Right Ventricular Lead Perforation Presenting as Left Chest Wall Muscle Stimulation
An 83-year-old man with a history of coronary artery disease and 3-vessel coronary artery bypass grafting underwent implantation of a pacemaker (Medtronic EnPulse E2DR01) at an outside facility because he experienced recurrent syncope and an abnormal response to tilt table testing. Active fixation leads were implanted in the right atrium (Medtronic 5076-52) and right ventricle (Medtronic 5076-58). At the time of implantation, all lead parameters were within normal limits, and the right ventricular lead was positioned in the apex. Twelve days after the implantation, the patient developed intermittent left chest muscle twitching. He presented to an outside hospital’s emergency department, where chest radiographs revealed that the right ventricular lead was outside the cardiac silhouette (Figure 1). A transthoracic echocardiogram excluded a pericardial effusion. He was subsequently transferred to our institution, where interrogation revealed visible evidence of left pectoralis major muscle contraction when pacing the right ventricle at 2.5 V and 0.5 ms. Left chest muscle twitching resolved with reprogramming to AAI mode at a rate of 50 bpm.
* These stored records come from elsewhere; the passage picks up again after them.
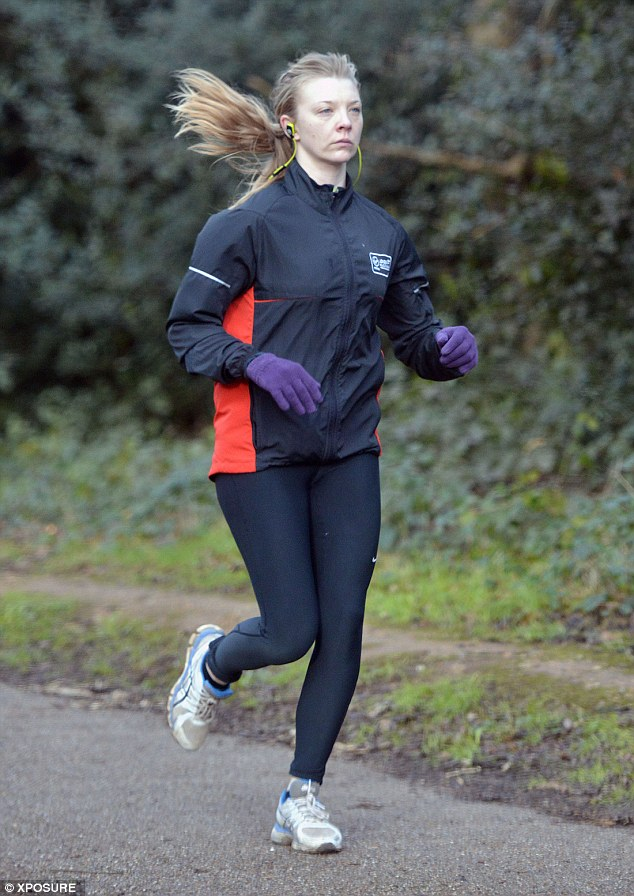 Game Of Thrones Natalie Dormer Goes Make Up Free In Tight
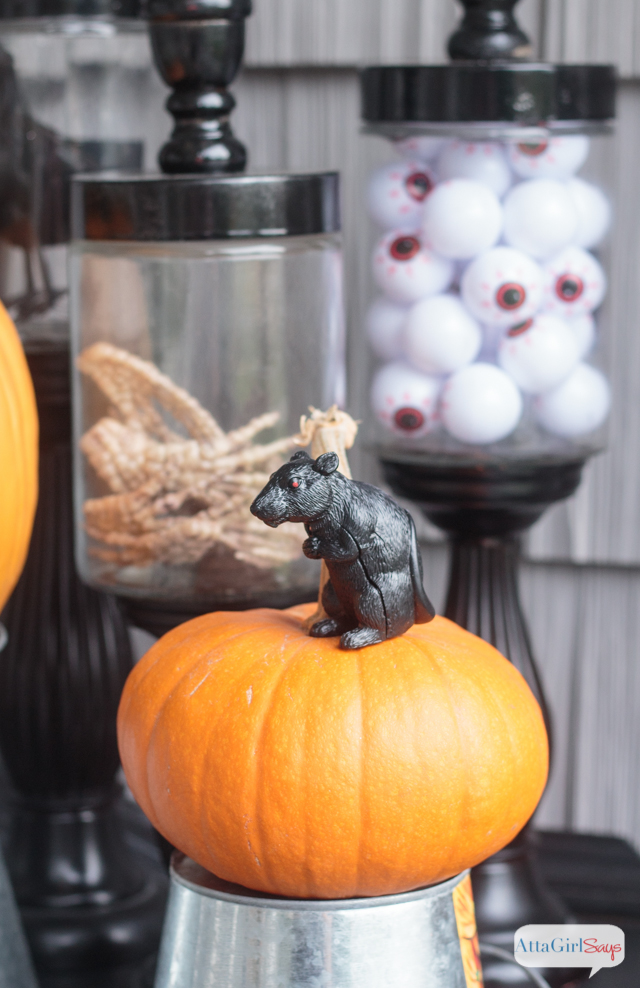 youll love these scary halloween decorations theyre spooky but not gory - Scary Decorations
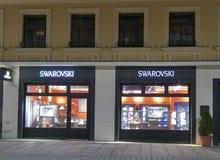 Swarovski sklep w Karlovy Zmienia przy nocą Obrazy Stock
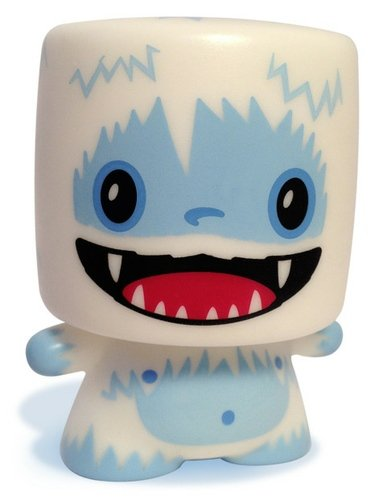 Abominable Marshall figure by 64 Colors, produced by Squibbles Ink + Rotofugi. Front view.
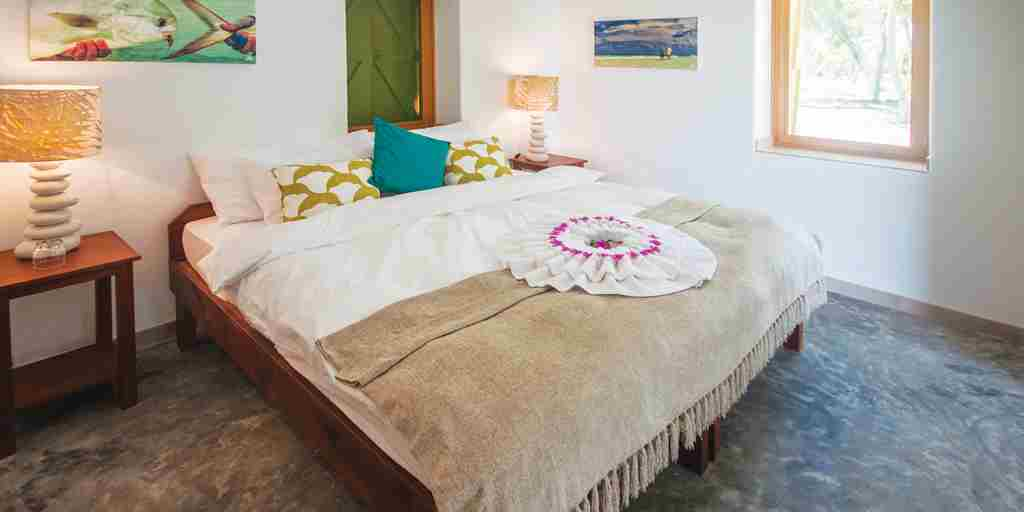 BlueSafari-coral-house-bed-room-seychelles.jpg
Chest CT showed the right ventricle electrode tip position to be in the anterior chest wall and confirmed the absence of a pericardial effusion (Figure 2). The patient was taken to the operating room. The right femoral vein and artery were exposed to provide rapid access in the event that cardiopulmonary bypass would be required. Continuous transesophageal echocardiography was used to monitor the pericardial space. The ventricular lead was disconnected from the pacemaker generator. Under fluoroscopic guidance, the surgeon retracted the screw into the lead. Gentle, steady traction resulted in lead extraction in its entirety without complications or the development of pericardial fluid. A new ventricular lead was not implanted at the time. The patient was discharged home and was doing well at his 1-month follow-up examination.
This case illustrates the potential for delayed pacemaker lead perforation after an uneventful implantation of an active fixation lead.1 Pacing electrode stimulation of the chest wall musculature and absence of a pericardial effusion are unusual features of this presentation.